*Task brief:* Using the book review below, list each thing the review says Napoleon does in the sentence that begins "Napoleon trains the young puppies."

*Reading text:*
···
A modern day fable, with modern implications in a deceiving simplicity, by the author of Dickens. Dali and Others (Reynal & Hitchcock, p. 138), whose critical brilliance is well adapted to this type of satire. This tells of the revolt on a farm, against humans, when the pigs take over the intellectual superiority, training the horses, cows, sheep, etc., into acknowledging their greatness. The first hints come with the reading out of a pig who instigated the building of a windmill, so that the electric power would be theirs, the idea taken over by Napoleon who becomes topman with no maybes about it. Napoleon trains the young puppies to be his guards, dickers with humans, gradually instigates a reign of terror, and breaks the final commandment against any animal walking on two legs. The old faithful followers find themselves no better off for food and work than they were when man ruled them, learn their final disgrace when they see Napoleon and Squealer carousing with their enemies... A basic statement of the evils of dictatorship in that it not only corrupts the leaders, but deadens the intelligence and awareness of those led so that tyranny is inevitable. Mr. Orwell's animals exist in their own right, with a narrative as individual as it is apt in political parody.
···
*Provided data:*
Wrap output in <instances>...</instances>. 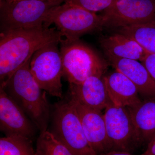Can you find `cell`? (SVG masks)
···
*Response to the exercise:*
- Trains the young puppies to be his guards
- Dickers with humans
- Gradually instigates a reign of terror
- Breaks the final commandment against any animal walking on two legs